____ GIVEN PASSAGE
Description
This volume focuses on the relational aspect of Jean-Luc Nancy's thinking. As Nancy himself showed, thinking might be a solitary activity but it is never singular in its dimension. Building on or breaking away from other thoughts, especially those by thinkers who had come before, thinking is always plural, relational. This "singular plural" dimension of thought in Nancy's philosophical writings demands explication.
In this book, some of today's leading scholars in the theoretical humanities shed light on how Nancy's thought both shares with and departs from Descartes, Hegel, Marx, Heidegger, Weil, Lacan, Merleau-Ponty, and Lyotard, elucidating "the sharing of voices," in Nancy's phrase, between Nancy and these thinkers.
________
**TASK DETAILS:** Carry the book description on Jean-Luc Nancy's relational thinking forward from its last sentence. The material below this note has nothing to do with what is asked here.
____ AVAILABLE DATA
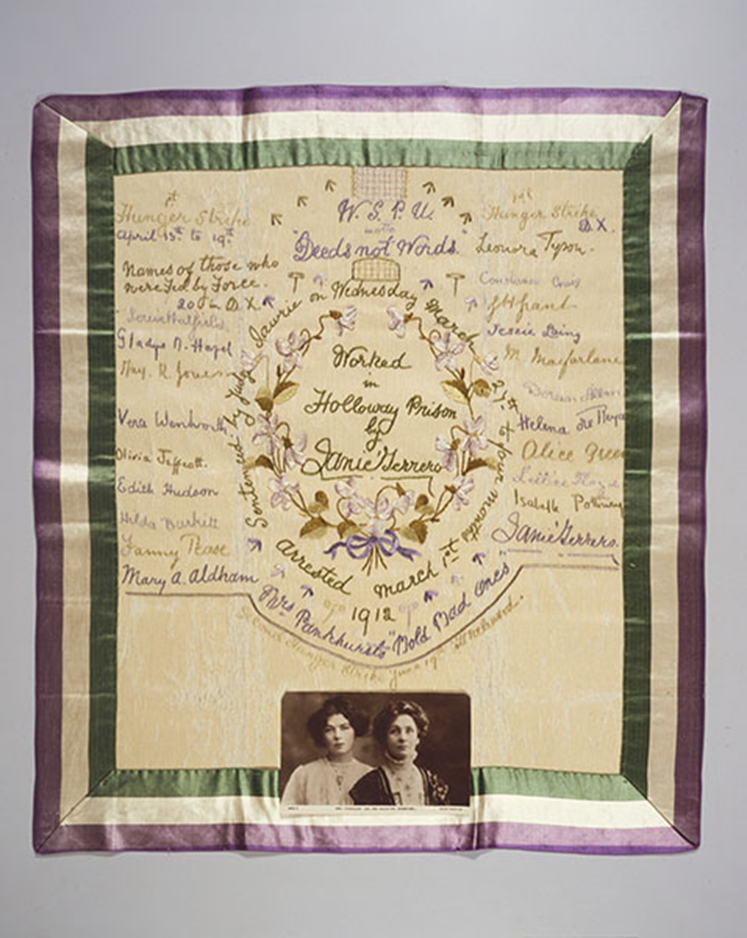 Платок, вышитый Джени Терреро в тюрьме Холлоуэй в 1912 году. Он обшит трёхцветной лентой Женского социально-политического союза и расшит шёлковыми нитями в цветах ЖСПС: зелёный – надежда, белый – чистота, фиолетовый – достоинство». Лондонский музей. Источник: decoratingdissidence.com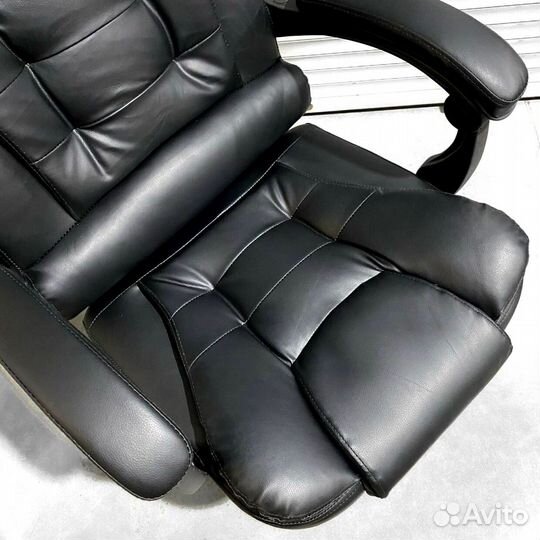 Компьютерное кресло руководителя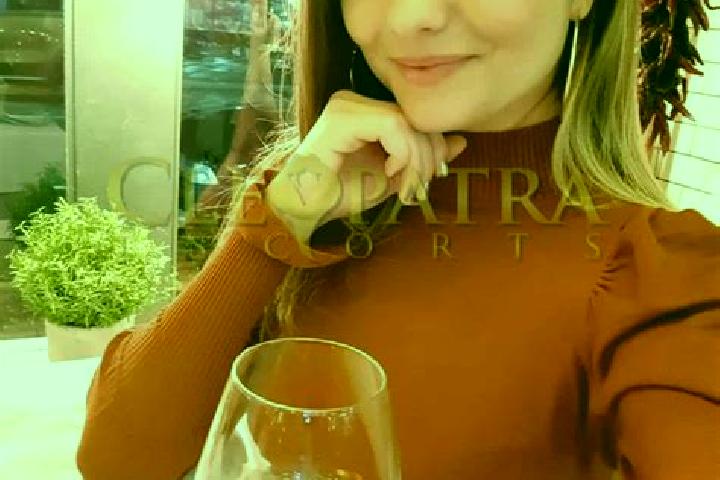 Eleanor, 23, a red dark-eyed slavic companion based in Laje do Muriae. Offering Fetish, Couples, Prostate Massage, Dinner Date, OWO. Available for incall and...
________
**RESPONSE AREA:**
Contributors: Georges Van Den Abbeele, Emily Apter, Rodolphe Gasche, Werner Hamacher, Eleanor Kaufman, Marie-Eve Morin, Timothy Murray, Jean-Luc Nancy, and John H. Smith
About the Author
Irving Goh is Associate Professor of Literature at the National University of Singapore. He is the author of The Reject: Community, Politics, and Religion after the Subject (Fordham University Press, 2014), which won the MLA Aldo and Jeanne Scaglione Prize for Best Book in French and Francophone Studies. His second monograph, L'existence prepositionnelle, was published by Galilee in 2019. With Jean-Luc Nancy, he published The Deconstruction of Sex (Duke University Press, 2021). He is also editor of French Thought and Literary Theory in the UK (Routledge, 2019), coeditor with Verena Andermatt Conley of Nancy Now (Polity, 2014), and coeditor with Timothy Murray of the diacritics special issue on "The Prepositional Senses of Jean-Luc Nancy" (2 volumes, 2014-15).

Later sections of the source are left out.